— What the task asks —
Carry on the Tesco operations analysis below from its final sentence, keeping to its style and line of reasoning.

Operations Management is about how organizations produce goods and services. The operations function of the organization is the arrangement of the resources which are devoted to the production and delivery if its products and services. The transformation process model is used to describe the nature of operations.(Nigel Slack 2004)Relating transformation model to Tesco,
Input transformed resources are goods to be sold, customers.
Input transforming resources are staff, facilities such as computers, billing machines.
Transformation process involves selling goods, giving advices to customers, Capacity and Inventory control.
Output includes customer’s satisfaction, goods sold and profits made.
To differentiate between operations we must consider the 4V’s of an operation, namely Volume, Variety, Variation and Visibility.
Volume dimension of an operation depends on number of products or services made by the operation. In this case study, the output of transformation model is number of customers served. The number of customers is definitely more in Tesco when compared to a smaller shop because prices in Tesco are cheaper compared to smaller stores. This is because Tesco buys the products in bulk, buying in bulk reduces changeover cost to supplier, and also they might get price discounts when buying in bulk which reduces the unit cost. Whereas a smaller store doesn’t buy in bulk effectively cost increases, which in turn increase the unit cost. So the volume in Tesco is higher compared to smaller stores.
Variety dimension deals with different types of products or services made by the operation. In Tesco the operational process is standardized, so the variety is medium to low. Staff in Tesco is given certain set of guidelines, they work according to these set of guidelines. The variety of services Tesco provides includes small-sized trolley, assisting customers and billing. Tesco stores are not prepared to sell the goods which customer asks, but they can provide with the goods they have. Since Tesco provides standardized service to the customers it is said to have medium to low variety.
Variation dimension deals with change in demand for output over time. Sine Tesco Express is generally located near residential areas, city centres and also the emphasis is mainly on the food there may not be heavy variation in demand because, everyone consumes food or food products daily. But there may be little fluctuations in demand at the time of Christmas or Easter, these may be predicted easily. So Tesco may encounter higher utilization of resources, low unit cost and predictable amount of demand.
Visibility dimension provides information about how much of internal working is exposed to its customers. In Tesco some of their operations are totally visible (that is front-office environment) to the customers such as billing the items, assisting customers with different products, arranging the goods in shelves etc. Some of its operations are not visible (that is back office environment) such as inventory control, capacity control, supply chain management etc. So it is a mixed high and low visibility operation.
Layout and Process Flow of the Operation:
In order to design layout we must select the process types and layout. Process types are of two types:
1) Product Process Type
2) Service Process Type
In this case study, Tesco Express comes under Service process type, because it involves with assisting customers and customer transactions. Since there is no need of producing the goods, product process type has been ruled out.
Service process type is divided into three parts, professional services, service shops and mass services. Since Tesco Express involves with many customer transactions, limited contact time, service is standardised and also volume is high, it comes under Mass services. Mass services include little customization, generally product oriented.

— Stored data —
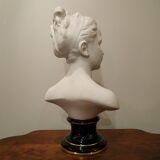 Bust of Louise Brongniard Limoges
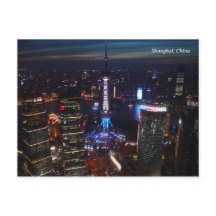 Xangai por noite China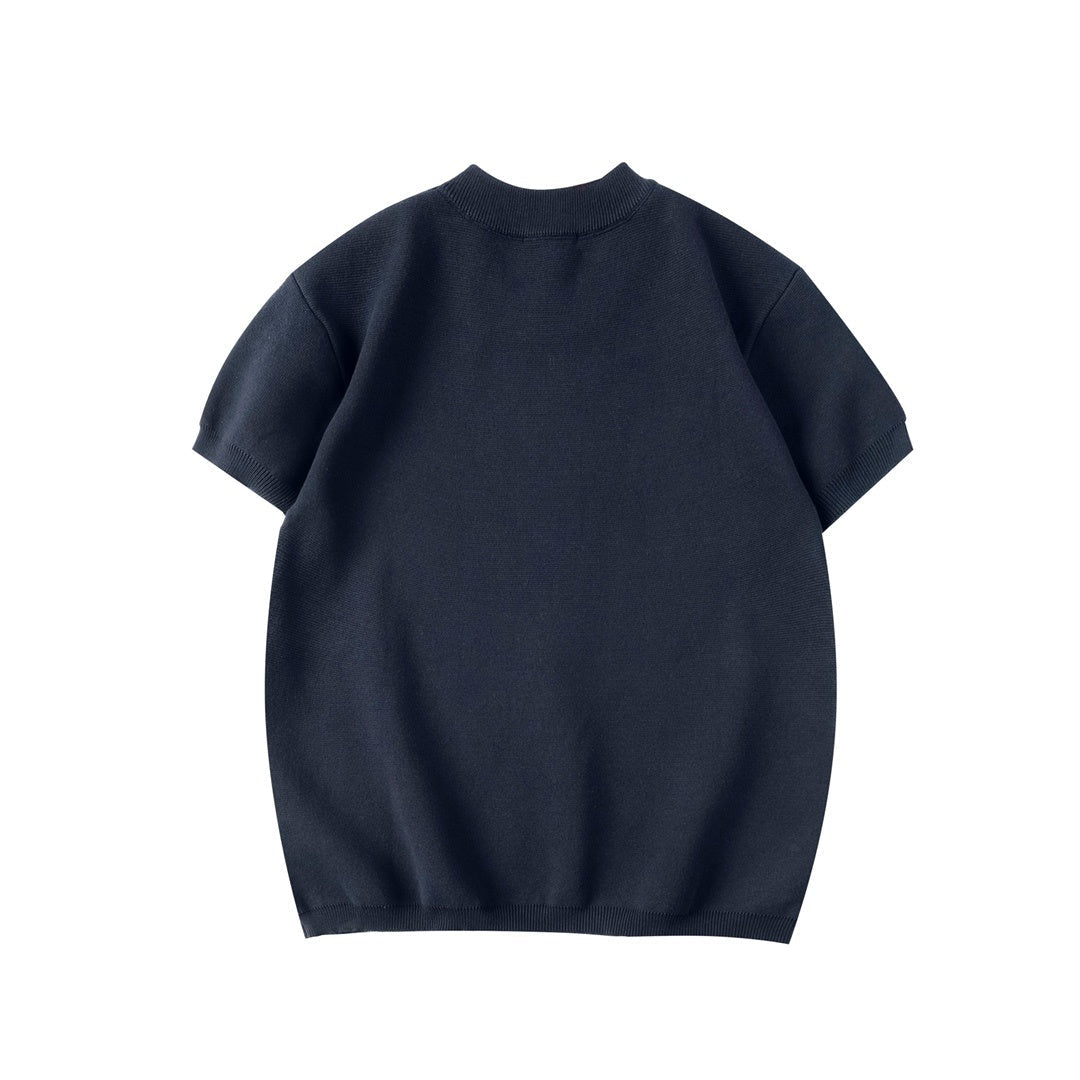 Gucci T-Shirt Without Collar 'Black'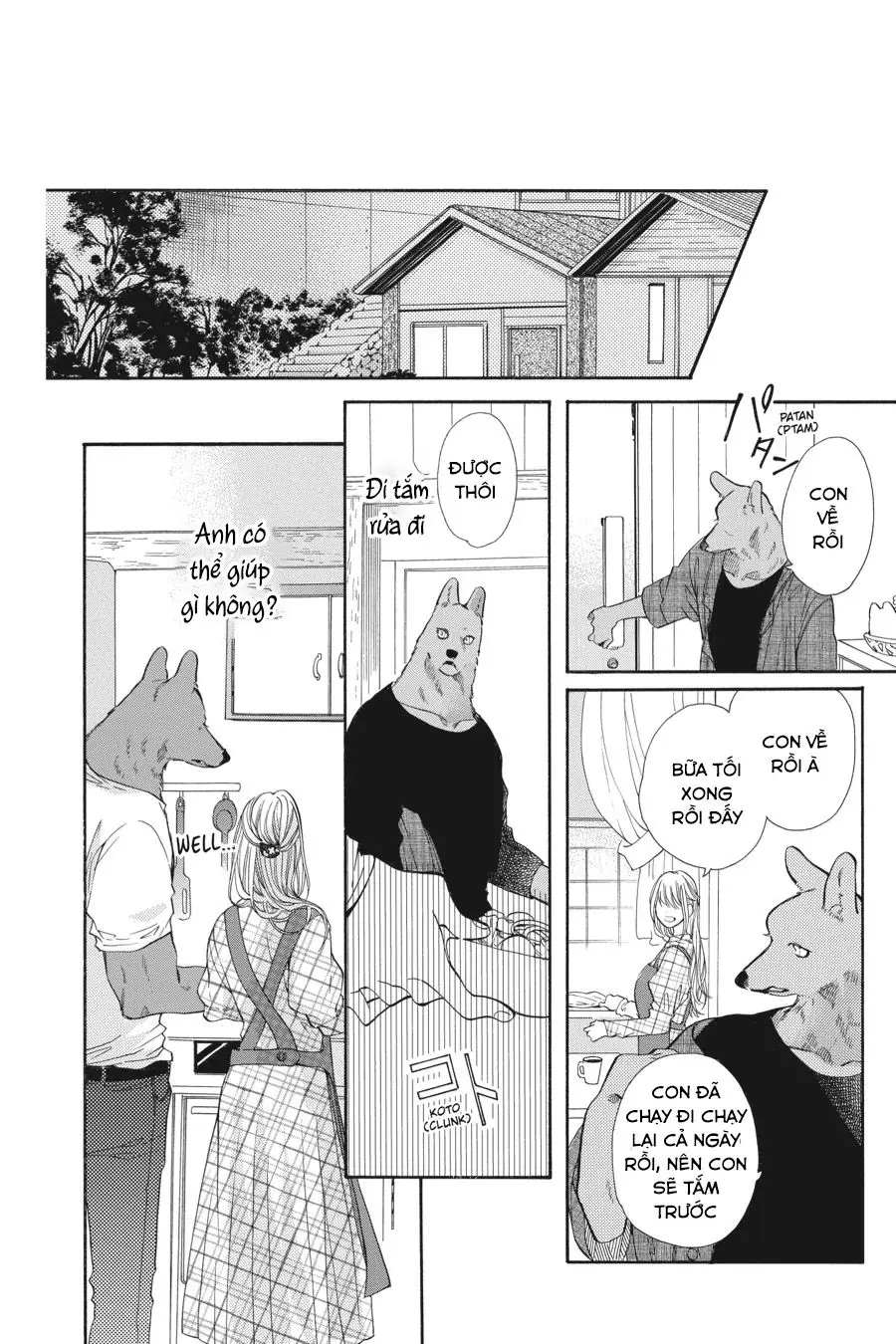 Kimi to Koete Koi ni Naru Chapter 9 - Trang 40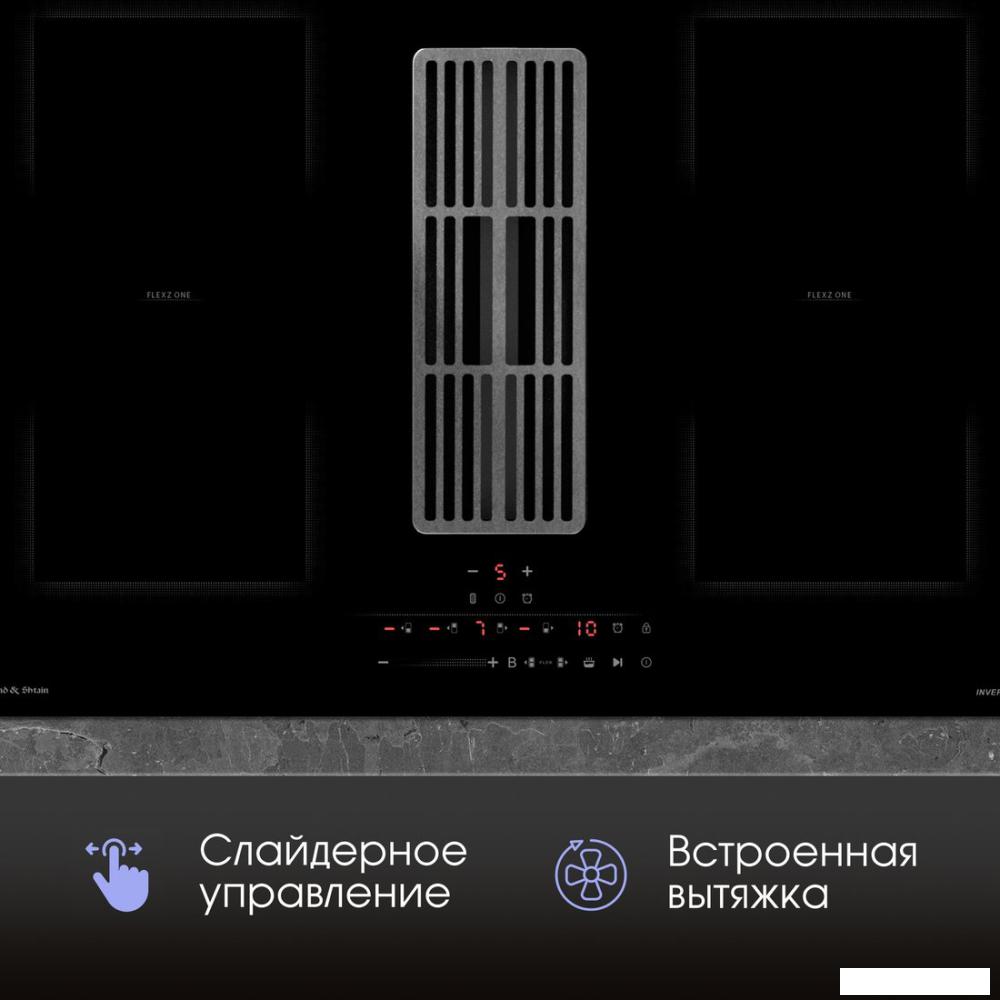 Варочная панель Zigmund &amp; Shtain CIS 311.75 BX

— Response to this exercise —
The next step is to select a layout type:
The layout is a mixed layout comprising of Process layout and Product layout (Line layout). The figure x.x shows a typical layout of Tesco Express. In the figure frozen food, milk and vegetables are grouped together, so that they can use freezer cabinets to keep them cool. And also beer and wine are kept together so that it is convenient not only for the customer to find it but also easy for staff to restock it. This type of layout where emphasis on convenient location for transforming resources is called Process layout.
Product layout involves locating the transforming resources entirely for the convenience of the transformed resources.(Nigel Slack 2004)In Tesco all the customers take same route while making a bill. Customers must wait in a queue for making a payment to the bill. So Tesco comprises of both Product and Process layout.
There are five performance objectives they are:
1) Quality: Tesco owns a pride of selling high quality goods to the customers. They also provide a high quality service assisting to customers. The store is also maintained to be very tidy and neat. They replace the outdated goods every now and then. The maintenance of price tag is also very clear. It also has a very good interiors and also welcoming. The staffs behaved in a highly professional manner, very friendly and were happy to help customers.
2) Speed: The time taken for total transaction was lagging in the store. This is due to the heavy queue for billing in the store in peak times, whereas in off-peak times the speed was higher. But is Tesco larger stores when ordered a home delivery the speed was comparatively higher than usual. The rate at which goods are available was also higher.
3) Dependability: Tesco has high prediction of opening and closing hours. Parking outside the store was ample, with two designated parks for disabled drivers. The queuing time is a bit problem, since there are only three tills available for the billing. The ratio of replenishment to out of stock goods is high. Overall dependability is medium to high.
4)Flexibility: Flexibility can be judged by taking different considerations such as a)Wide range of products: In my case study of Tesco I had to find fault with the range of goods available, I would like to highlight the lack of choice in terms of brand. There was rarely a choice between top-brands or home-brand purchases. This problem was inherent throughout the store and I felt a little restricted.
b) Volume flexibility: Since the queuing time is high volume flexibility is a bit lower compared to other stores.
c) Service Flexibility: Tesco displays the promotion goods at the entrance itself and also introduction of new goods. So service flexibility is higher.
Inferred operation Strategy:
Tesco Express is a condensed form of a traditional supermarket in residential locations. Placed for optimization, outlets maximize the requirements of the local community while maximizing the bottom line of the company itself. It is a modern day mutuality merger and success rate of Tesco Express is very high. So the strategy includes supporting the local customers, giving customers healthy and good choices.